1). ktap could generate more low-level bytecode than now.
    Basically I agree on this, that's would be faster and make ktapvm
    more lightweight, that's what I want to see.

    So I think ktap bytecode engine maybe can integrate with ebpf
    in some day, but also maybe need some changes on ebpf part,
    not only ktap part.

2) keeps ktap simplicity and flexibility
    The simplicity and flexibility is the great value of ktap, that's the
    reason why many people like it.

3) Evolve ktap features independently with bytecode engine
    The ktap features in here includes:
    clean syntax, associative array, aggregation, event management,
    timer, resource management, kstack, ustack, ring buffer,
    tapset/library, CTF, samples, etc.

    All these tracing features should evolve independently with
    bytecode engine.
    Actually this is what ktap does now, the bytecode engine is very
    independent, but will be decouples more in future.
    This is important because we can change bytecode engine
    smoothly without broken any existing features.
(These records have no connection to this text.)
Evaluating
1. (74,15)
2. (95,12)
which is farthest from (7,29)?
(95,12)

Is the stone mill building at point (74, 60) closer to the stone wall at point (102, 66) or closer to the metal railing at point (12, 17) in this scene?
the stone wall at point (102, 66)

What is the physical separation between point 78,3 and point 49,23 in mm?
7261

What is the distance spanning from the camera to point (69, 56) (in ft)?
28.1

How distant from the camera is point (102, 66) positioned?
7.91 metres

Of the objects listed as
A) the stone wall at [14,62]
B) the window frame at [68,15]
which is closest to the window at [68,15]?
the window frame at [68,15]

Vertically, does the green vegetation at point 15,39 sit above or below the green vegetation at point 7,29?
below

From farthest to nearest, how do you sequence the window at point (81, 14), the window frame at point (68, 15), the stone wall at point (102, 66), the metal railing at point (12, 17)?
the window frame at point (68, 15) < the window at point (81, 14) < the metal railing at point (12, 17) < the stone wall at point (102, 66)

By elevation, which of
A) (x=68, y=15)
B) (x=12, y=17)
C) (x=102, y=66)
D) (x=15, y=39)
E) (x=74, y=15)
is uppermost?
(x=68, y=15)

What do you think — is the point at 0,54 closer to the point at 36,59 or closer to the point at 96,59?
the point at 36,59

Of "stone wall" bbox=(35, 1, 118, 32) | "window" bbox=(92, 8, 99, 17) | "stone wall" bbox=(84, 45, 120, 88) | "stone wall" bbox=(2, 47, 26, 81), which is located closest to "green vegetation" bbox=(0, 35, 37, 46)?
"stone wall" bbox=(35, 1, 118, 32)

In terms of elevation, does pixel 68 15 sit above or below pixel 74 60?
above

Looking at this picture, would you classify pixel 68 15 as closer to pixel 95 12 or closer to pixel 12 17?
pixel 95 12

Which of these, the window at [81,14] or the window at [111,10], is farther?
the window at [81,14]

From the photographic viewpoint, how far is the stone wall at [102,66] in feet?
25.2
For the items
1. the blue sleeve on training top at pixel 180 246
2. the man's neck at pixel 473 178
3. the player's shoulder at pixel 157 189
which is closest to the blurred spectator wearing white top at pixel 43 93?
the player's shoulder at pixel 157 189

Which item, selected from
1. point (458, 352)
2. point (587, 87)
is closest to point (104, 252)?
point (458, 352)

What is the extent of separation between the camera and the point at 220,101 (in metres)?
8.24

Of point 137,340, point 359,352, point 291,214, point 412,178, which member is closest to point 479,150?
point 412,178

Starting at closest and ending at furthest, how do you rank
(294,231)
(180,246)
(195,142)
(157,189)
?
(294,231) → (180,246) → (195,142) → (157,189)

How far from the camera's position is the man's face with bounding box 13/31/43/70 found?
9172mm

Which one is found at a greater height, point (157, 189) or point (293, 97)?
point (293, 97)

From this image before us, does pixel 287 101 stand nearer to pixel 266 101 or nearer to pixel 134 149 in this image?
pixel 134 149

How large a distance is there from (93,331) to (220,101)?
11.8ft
Basically I think the relation between ktap and ebpf is not contention,
but complement.

So based on all these input, I suggest:

Put all these community efforts together, figure out the proper design
implementation of dynamic tracing tool, ktap can be a good start to
build upon it, evolve to a unified kernel script engine with ebpf together,
finally service for dynamic tracing and network(if possible).

Our goal is same and very clearly, we really want a "simple & flexible
& safe" dynamic scripting tracing tool for Linux, which could compare
or even better than Dtrace, this is the motivation of ktap project.

Two solution may be take:
1). upstream ktap into core trace and evolve it step by step, and finally
     make a integrated bytecode engine, it's a long process, but I think
     it's worth.

2). move ktap back into staging, and graduate from staging after the
     code make tracing people and ebpf people both happy.

The benefit is the process will be under the eyes of community.

Ingo, steven, Greg, what do you think?